- **Exercise goal**:
Using the data below, return the stretch from the line that contains "Engine Crankshaft Position" through the line that contains "GUCCI Костюм 40459", both included, exactly as it stands and nothing beyond it.

┄┄┄┄┄┄┄┄┄┄

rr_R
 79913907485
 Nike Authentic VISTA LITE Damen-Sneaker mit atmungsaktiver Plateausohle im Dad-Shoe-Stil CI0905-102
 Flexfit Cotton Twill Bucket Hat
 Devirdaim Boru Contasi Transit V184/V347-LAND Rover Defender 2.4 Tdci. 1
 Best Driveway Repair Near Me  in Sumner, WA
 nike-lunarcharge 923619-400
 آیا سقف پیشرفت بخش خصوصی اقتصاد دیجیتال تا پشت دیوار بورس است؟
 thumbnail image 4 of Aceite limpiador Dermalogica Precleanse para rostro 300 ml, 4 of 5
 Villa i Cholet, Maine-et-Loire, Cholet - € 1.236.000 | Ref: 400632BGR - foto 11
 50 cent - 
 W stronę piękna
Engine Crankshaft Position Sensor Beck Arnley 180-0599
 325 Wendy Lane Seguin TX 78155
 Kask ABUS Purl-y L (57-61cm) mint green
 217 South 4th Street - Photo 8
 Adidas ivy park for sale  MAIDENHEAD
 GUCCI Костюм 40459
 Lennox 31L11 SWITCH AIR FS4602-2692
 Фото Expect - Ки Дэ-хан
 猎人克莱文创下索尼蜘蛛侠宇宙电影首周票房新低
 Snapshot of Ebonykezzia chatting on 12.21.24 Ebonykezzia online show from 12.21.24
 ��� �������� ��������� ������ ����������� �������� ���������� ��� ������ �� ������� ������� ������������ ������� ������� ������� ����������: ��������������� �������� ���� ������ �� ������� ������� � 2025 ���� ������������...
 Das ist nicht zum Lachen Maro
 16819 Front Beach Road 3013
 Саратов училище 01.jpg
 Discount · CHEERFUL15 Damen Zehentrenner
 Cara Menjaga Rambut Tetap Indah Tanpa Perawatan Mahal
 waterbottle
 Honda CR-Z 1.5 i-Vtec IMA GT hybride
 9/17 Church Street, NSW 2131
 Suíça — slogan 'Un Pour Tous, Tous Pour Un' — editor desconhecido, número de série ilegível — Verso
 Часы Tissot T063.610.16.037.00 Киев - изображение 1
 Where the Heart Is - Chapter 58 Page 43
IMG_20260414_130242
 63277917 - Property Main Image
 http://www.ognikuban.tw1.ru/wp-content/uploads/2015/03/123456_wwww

┄┄┄┄┄┄┄┄┄┄

- **Result for this task**:
Engine Crankshaft Position Sensor Beck Arnley 180-0599
 325 Wendy Lane Seguin TX 78155
 Kask ABUS Purl-y L (57-61cm) mint green
 217 South 4th Street - Photo 8
 Adidas ivy park for sale  MAIDENHEAD
 GUCCI Костюм 40459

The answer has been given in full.